Problem: The problem is, our collective health and fitness is in poor nick, and a few indicators of our collective fitness and health are getting worse. Us fitness and health converts have our own problems - injury and illness through overtraining and chronically under-eating being some of them. Some headline stats about this:

  • % of US population who are obese or overweight went UP 2010-2019, from 63% to >66% (CDC)
  • 50% of regular runners get injured every year
  • A third of exercising women may be amenorrheic (loss of menstruation)
  • Nearly 30% of us rate our health at 5/10 or below in the UK, and only 20% rate it as 9 or 10/10


So what have we done (as the health and fitness industry at large)?

We’ve introduced tons of solutions - some terrible (think miracle diets and exercise regimes), some really good at what they do - all of them partial and disconnected from each other.

These are things like:

  • Calorie counters - to tell you how much you’ve eaten, like My Fitness Pal
  • Great training environments - like Peleton, Barry’s, Fitness First
  • Healthier food - groceries and supplements
  • Wellness trackers  - like Whoop and Oura ring, to tell you how fatigued you are and your capacity to exert yourself on a given day, and how well you’re resting.
  • Other measurement services / tech : counting steps, resting heart rate, estimated calorie burn, speed, power created (eg how much power you can put through the pedals on a bike).

These sit on top of a fragmented set of services (public and private) for healthcare and life insurance.

To be clear, the good solutions in the above categories are important. They play, and will continue to play, a really valuable role (like Oura, HRV4Training, Garmin, Peleton for example).

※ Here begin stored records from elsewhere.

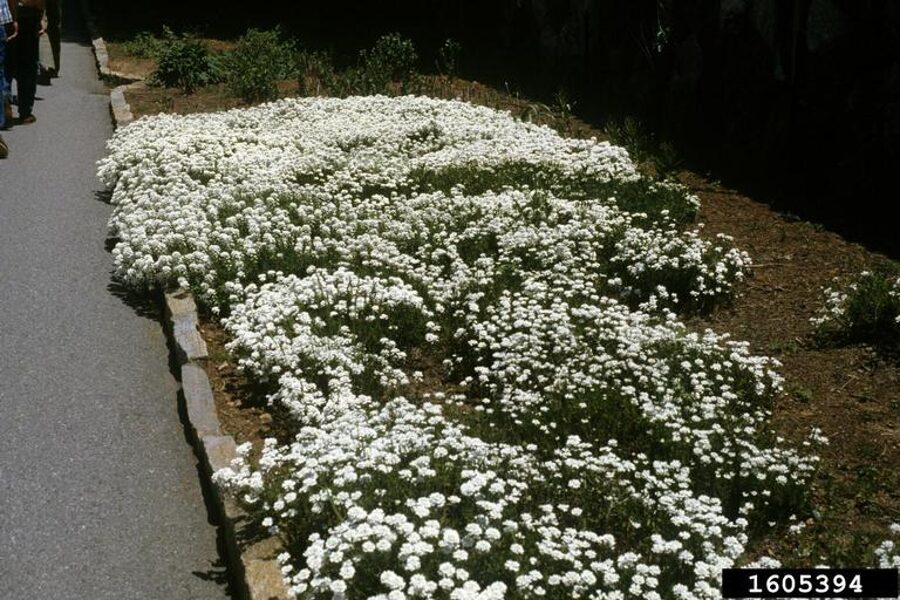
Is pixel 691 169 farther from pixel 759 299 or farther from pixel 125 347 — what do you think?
pixel 125 347

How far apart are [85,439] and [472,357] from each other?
2.68 m

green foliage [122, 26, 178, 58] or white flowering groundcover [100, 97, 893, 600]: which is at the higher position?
white flowering groundcover [100, 97, 893, 600]

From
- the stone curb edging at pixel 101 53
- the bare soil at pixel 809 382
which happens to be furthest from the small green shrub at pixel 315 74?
the bare soil at pixel 809 382

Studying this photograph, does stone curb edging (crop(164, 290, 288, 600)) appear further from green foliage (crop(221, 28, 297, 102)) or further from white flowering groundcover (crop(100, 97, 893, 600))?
green foliage (crop(221, 28, 297, 102))

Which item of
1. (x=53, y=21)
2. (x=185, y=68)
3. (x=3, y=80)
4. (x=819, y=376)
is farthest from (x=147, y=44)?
(x=819, y=376)

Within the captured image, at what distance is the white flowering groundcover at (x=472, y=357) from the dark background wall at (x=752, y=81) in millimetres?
1454

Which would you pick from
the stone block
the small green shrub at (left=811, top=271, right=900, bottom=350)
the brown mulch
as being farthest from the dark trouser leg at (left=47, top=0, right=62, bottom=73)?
the small green shrub at (left=811, top=271, right=900, bottom=350)

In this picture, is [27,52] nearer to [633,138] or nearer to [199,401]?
[633,138]

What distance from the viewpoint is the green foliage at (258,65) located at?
51.3ft

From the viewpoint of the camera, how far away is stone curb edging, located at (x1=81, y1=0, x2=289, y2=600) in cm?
533

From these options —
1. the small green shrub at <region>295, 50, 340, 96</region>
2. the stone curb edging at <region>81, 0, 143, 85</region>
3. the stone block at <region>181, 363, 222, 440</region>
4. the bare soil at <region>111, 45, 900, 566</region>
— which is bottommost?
the stone curb edging at <region>81, 0, 143, 85</region>

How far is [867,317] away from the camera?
787cm

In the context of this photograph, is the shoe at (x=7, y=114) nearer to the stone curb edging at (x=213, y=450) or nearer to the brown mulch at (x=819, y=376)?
the stone curb edging at (x=213, y=450)

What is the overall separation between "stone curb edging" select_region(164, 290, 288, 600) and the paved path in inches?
6.3
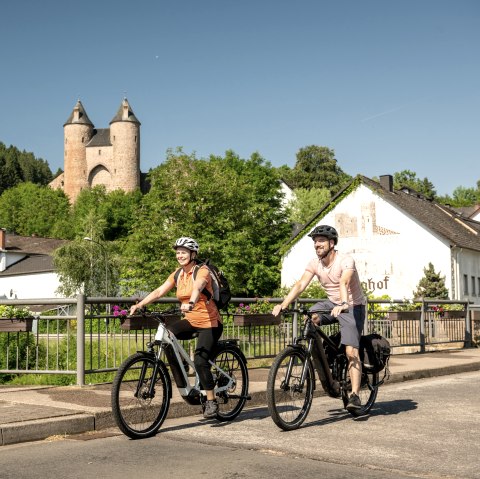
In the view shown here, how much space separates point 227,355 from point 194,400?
0.62 meters

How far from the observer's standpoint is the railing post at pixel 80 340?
9.57 meters

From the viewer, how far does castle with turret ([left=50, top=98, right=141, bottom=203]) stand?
438 feet

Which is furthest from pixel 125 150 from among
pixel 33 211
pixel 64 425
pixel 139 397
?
pixel 139 397

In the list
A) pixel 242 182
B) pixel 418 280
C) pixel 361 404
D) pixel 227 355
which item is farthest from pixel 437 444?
pixel 242 182

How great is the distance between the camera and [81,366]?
958cm

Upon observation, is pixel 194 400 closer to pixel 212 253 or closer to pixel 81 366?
pixel 81 366

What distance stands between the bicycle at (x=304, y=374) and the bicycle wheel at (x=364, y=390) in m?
0.01

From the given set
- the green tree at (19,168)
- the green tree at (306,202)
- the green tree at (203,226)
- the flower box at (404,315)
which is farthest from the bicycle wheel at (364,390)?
the green tree at (19,168)

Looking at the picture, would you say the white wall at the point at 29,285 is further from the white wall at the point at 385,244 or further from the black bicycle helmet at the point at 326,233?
the black bicycle helmet at the point at 326,233

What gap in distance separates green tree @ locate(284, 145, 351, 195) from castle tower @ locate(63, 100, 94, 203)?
5734 centimetres

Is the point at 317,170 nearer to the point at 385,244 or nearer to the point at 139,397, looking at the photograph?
the point at 385,244

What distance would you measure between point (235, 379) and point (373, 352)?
150 centimetres

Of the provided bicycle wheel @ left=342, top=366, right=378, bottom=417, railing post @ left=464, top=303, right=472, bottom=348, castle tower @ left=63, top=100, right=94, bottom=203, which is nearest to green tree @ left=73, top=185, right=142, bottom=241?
castle tower @ left=63, top=100, right=94, bottom=203

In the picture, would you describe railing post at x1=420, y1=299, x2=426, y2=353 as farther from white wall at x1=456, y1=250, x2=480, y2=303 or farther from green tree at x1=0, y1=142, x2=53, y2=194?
green tree at x1=0, y1=142, x2=53, y2=194
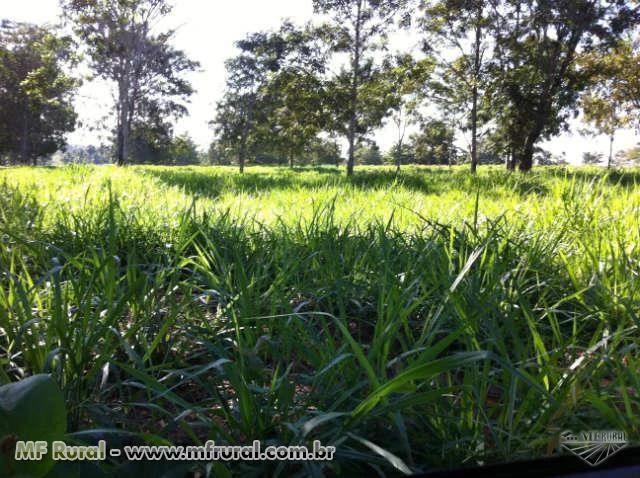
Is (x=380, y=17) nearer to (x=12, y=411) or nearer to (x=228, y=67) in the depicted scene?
(x=228, y=67)

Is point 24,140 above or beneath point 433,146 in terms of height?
beneath

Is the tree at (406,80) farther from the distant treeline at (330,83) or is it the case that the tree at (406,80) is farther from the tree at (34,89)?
the tree at (34,89)

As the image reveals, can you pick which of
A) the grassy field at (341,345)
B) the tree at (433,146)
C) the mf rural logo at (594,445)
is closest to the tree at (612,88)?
the tree at (433,146)

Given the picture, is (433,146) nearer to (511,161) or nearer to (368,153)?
(511,161)

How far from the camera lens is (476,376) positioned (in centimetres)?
72

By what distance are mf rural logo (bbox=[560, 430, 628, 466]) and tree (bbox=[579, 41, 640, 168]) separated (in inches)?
131

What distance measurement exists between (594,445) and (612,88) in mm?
4864

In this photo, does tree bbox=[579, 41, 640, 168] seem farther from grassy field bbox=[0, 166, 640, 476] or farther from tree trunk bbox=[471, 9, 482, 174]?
grassy field bbox=[0, 166, 640, 476]

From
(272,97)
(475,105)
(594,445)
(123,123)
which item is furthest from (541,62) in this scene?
(594,445)

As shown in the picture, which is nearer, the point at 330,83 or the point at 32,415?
the point at 32,415

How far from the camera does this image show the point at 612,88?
4.31m

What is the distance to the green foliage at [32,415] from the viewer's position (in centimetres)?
29

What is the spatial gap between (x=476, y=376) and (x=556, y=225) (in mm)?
1272

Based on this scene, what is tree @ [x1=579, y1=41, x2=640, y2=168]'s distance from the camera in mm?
3721
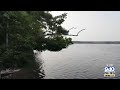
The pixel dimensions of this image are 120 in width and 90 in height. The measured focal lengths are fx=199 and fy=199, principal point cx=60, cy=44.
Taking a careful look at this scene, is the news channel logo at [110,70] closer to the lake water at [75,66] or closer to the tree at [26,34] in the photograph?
the tree at [26,34]

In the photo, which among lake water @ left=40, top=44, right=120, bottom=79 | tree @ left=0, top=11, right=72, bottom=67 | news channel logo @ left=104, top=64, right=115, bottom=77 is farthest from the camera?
lake water @ left=40, top=44, right=120, bottom=79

However there are problems with this fragmentation:

  1. No solution really knows you - they only know a part of you
  2. They take a fragmented approach to your fitness and health - which often leads to an incoherent approach. For example, a disconnect between nutrition and activity/exercise (because you don’t know how to connect what each one is telling you and which to ignore based on how you’re actually doing). This leads to things like:
    a) Obesity
    b) Overtraining and then injury, illness (things like bone density,   susceptibility to illness through reduced immune system effectiveness)
    c) Not hitting your fitness goals (your body can’t adapt if it doesn’t get the right rest and fuel)
  3. You have to stay on top of several products and services (effort intensive, time consuming).

So why are we (Pillar) building another fitness and health company?

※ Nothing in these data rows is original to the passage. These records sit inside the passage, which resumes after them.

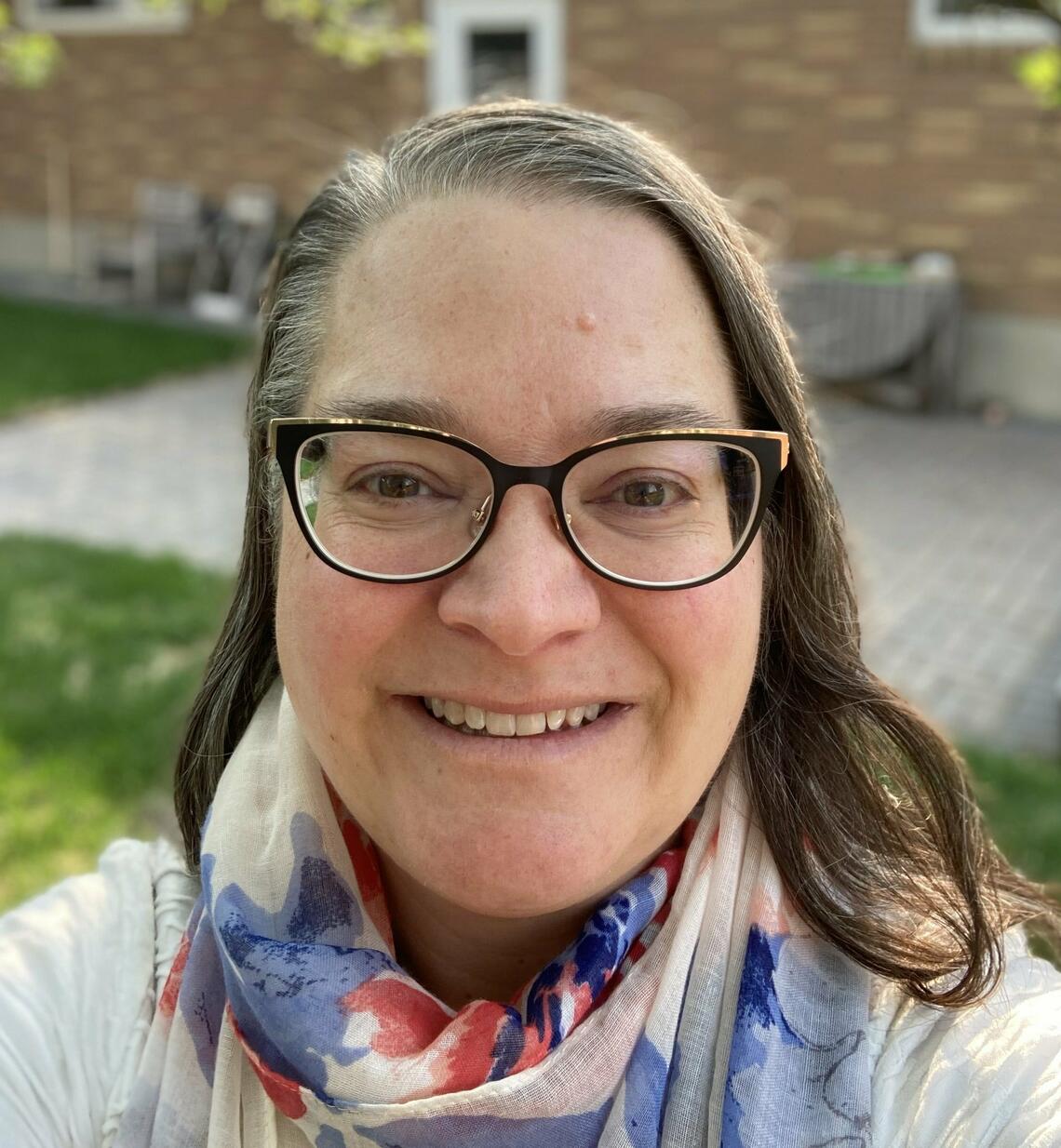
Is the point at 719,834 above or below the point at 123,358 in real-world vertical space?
above

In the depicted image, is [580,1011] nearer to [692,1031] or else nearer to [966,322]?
[692,1031]

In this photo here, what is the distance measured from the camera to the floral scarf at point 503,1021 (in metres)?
1.31

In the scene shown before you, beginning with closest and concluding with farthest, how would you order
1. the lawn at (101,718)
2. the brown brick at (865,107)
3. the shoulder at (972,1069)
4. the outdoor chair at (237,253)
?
1. the shoulder at (972,1069)
2. the lawn at (101,718)
3. the brown brick at (865,107)
4. the outdoor chair at (237,253)

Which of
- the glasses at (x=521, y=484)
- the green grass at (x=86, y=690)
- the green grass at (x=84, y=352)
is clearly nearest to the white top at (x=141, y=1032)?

To connect the dots, and give guidance on what next. To help you take integrated action across the different pillars of your fitness and health, in a way that’s right for you and your life. To simplify your life.

If you already use some of the services I’ve mentioned, you’ll get more value out of them.

It’s complex, and it is new, and we’re building it out over time (to progressively address more problems and cater for more and more parts of our society). And it will genuinely get you great results.

That’s why we’ve got some world leaders in exercise, nutrition and health on board to build this right.